柴田 彰 氏 著「エンゲージメント経営」

 グローバル大手の組織コンサルティング会社コーン・フェリー(Korn Ferry)社がもつ豊富な調査データをもとに著された本書によると、社員エンゲージメント(★)と最も相関性が高い因子は、「顧客に影響する体験的価値(CE)への自信」だということです。

※2位以下の因子
2)成果創出に向けた効果的な組織体制
3)自社におけるキャリア目標達成の見込み
4)生産性を高めるための環境整備
5)やりがいや興味のある仕事を行う機会
6)仕事を進めるための十分な人員の確保
7)一個人としての尊重
8)自社の戦略と目標に対する信頼感

 すなわち、顧客に対して感動なり満足感をもってもらえる製品やサービスが提供できているという“自負心の有無”が社員のエンゲージメントを大きく左右しているということです。
 エンゲージメントの高さで日本企業を大きく上回る欧米グローバル企業との比較によっても、日本の企業は社員に対して顧客に提供している価値を十分に伝えきれていない、あるいは顧客目線で見た自社の存在意義が、社員にとっては不明確な場合が多という分析がなされています。

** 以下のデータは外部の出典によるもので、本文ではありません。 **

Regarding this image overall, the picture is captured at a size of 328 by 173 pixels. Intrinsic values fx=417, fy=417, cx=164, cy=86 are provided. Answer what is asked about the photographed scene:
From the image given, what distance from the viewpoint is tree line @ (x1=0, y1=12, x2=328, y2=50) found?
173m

 このことから筆者は、エンゲージメントを高めるために理解浸透させるべきこととして、
①自社の顧客(=自社は誰のどんな役に立っているのか)、
②自社の個別性(他社ではなく、自社でなければいけない理由)」
の2点を挙げ、一方で会社の競争力が低下してしまった時(主力製品やサービスがコモディティ化してしまい、他社との差別化が困難になった時)にはそれが困難であるとしています。

 業績や成長性が停滞すると「企業風土の改善」の必要性が叫ばれ、社員間のコミュニケーションや職場環境に対策の目が向けられがちですが、“風土改善プロジェクト”のメンバーが最も議論すべきことは、顧客と優位性を意識した「事業定義」と「存在意義」、そしてそれをいかに情緒的に社員と共有するか(⇔何故それが社員に伝わらないか)ということなのではないでしょうか。

★本書で「エンゲージメント」は、「自分が所属する組織と、自分の仕事に熱意を持って、自発的に貢献しようとする社員の意欲」とされています。